--- What is required ---
List every line from the records below that contains the string "nearest", copying each one in full. Case counts.

--- Exercise input ---

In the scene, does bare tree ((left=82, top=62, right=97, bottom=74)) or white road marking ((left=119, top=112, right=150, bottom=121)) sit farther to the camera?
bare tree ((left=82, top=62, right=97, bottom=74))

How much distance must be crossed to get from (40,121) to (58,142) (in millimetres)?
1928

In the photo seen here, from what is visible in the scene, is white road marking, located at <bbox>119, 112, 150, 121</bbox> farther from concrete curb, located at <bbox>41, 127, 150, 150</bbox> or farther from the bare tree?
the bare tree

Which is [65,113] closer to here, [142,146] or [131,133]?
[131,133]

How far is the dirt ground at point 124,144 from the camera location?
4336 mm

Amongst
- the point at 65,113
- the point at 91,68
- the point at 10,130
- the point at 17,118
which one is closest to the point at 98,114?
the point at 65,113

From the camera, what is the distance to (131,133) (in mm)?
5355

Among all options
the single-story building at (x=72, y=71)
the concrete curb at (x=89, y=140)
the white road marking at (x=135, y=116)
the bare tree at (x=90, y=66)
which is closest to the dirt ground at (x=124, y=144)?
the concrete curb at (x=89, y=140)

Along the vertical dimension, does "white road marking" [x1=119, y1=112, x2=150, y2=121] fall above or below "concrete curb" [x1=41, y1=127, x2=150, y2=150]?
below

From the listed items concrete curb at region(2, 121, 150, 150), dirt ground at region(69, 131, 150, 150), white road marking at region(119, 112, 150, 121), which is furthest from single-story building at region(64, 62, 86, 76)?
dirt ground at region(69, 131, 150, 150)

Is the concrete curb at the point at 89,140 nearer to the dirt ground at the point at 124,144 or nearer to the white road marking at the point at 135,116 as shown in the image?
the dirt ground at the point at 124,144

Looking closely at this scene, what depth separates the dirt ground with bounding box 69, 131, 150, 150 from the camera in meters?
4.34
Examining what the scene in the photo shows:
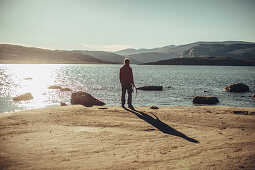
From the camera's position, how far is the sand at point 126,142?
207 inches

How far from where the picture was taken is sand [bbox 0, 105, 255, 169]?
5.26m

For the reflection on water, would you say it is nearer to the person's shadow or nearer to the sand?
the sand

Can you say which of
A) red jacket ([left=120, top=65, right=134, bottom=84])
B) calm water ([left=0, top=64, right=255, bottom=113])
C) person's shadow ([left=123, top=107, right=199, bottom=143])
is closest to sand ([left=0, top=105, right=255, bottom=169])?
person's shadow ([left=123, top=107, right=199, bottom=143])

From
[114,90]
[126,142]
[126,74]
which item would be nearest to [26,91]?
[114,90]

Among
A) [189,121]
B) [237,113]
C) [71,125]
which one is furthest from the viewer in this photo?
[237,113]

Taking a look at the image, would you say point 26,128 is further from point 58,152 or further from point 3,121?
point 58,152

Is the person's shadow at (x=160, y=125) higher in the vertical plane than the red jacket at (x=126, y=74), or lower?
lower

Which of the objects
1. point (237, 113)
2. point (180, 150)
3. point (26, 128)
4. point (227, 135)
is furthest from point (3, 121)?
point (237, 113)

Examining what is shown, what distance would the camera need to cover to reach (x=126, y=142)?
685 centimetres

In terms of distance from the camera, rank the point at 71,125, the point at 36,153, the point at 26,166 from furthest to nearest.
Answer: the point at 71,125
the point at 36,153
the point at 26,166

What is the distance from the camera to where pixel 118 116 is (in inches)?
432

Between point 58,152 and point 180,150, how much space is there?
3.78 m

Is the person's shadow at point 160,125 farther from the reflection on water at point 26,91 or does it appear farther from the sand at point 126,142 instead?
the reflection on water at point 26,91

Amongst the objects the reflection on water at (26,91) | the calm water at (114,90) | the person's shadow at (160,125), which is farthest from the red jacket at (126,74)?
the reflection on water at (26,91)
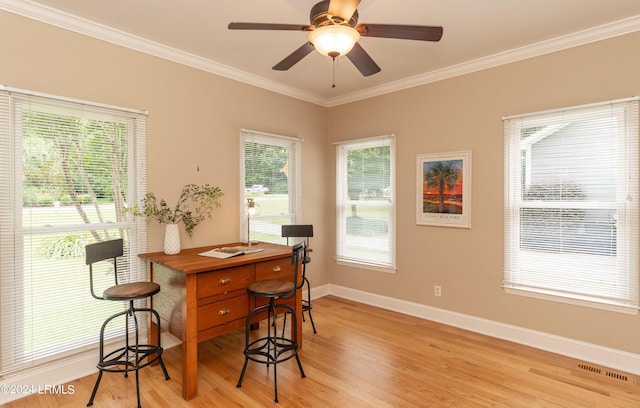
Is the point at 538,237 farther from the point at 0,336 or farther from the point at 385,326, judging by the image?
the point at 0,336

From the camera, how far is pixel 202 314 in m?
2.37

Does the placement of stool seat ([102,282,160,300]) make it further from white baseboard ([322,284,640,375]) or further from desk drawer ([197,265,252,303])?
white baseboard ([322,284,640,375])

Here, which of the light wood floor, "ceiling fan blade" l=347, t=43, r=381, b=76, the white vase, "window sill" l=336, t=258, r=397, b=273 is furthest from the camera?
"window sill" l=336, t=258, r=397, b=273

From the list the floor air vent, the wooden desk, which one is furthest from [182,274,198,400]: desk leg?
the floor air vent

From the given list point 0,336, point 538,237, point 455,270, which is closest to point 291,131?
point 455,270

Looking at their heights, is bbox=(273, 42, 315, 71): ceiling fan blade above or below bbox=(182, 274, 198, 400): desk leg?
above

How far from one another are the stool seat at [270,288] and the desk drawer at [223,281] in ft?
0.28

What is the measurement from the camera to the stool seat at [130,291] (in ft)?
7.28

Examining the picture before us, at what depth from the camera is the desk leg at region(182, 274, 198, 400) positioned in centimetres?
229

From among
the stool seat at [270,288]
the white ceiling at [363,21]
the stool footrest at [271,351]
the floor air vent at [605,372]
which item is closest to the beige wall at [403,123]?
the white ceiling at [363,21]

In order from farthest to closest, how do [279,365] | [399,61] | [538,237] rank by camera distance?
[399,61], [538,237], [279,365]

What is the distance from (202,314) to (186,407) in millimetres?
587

---

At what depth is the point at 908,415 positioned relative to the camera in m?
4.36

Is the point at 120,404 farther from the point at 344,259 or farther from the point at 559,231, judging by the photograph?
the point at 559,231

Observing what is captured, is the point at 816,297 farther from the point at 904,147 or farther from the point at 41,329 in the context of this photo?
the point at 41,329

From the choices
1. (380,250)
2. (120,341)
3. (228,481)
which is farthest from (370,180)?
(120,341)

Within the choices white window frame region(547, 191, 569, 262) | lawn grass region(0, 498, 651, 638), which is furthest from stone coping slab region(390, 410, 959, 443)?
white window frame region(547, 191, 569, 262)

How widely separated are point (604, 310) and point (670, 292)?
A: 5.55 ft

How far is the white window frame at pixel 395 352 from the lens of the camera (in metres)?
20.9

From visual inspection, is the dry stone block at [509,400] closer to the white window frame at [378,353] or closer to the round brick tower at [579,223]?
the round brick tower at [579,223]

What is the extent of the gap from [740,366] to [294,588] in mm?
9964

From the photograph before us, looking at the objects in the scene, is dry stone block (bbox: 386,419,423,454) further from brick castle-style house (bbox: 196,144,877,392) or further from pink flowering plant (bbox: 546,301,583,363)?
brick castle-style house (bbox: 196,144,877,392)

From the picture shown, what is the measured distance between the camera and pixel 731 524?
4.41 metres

--

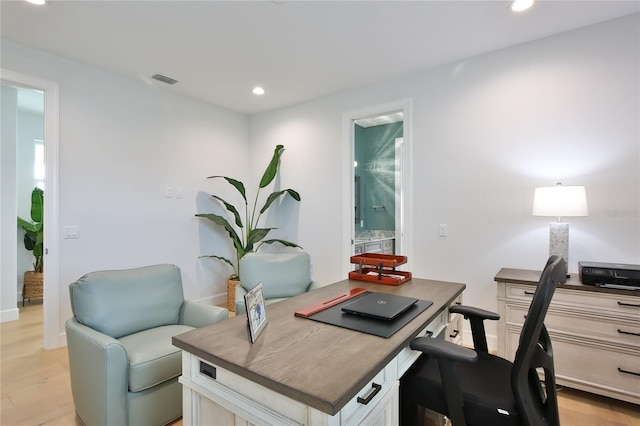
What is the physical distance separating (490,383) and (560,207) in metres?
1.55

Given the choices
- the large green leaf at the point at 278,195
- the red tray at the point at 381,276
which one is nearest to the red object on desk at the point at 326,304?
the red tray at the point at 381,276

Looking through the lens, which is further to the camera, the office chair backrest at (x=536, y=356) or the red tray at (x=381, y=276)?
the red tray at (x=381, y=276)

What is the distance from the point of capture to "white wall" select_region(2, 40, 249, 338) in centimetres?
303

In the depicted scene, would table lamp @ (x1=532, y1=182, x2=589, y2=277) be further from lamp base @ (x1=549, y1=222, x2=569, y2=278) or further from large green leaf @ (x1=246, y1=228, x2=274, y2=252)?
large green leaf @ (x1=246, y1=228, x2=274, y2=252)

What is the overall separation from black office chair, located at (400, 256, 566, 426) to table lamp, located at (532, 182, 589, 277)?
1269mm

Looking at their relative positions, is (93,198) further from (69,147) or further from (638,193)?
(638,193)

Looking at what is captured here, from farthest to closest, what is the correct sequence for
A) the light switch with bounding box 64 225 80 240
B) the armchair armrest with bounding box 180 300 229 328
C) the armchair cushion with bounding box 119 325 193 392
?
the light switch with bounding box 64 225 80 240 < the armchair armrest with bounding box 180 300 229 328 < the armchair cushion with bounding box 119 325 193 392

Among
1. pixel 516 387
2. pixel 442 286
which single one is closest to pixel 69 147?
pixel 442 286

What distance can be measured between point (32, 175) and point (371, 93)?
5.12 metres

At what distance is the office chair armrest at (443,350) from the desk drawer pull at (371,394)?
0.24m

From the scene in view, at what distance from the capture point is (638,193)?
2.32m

--- Solution ---
which item would be nearest to [26,91]?
In terms of distance from the camera, rank the point at 71,125, the point at 36,153, the point at 26,166 from furthest to nearest.
which one is nearest to the red object on desk at the point at 326,304?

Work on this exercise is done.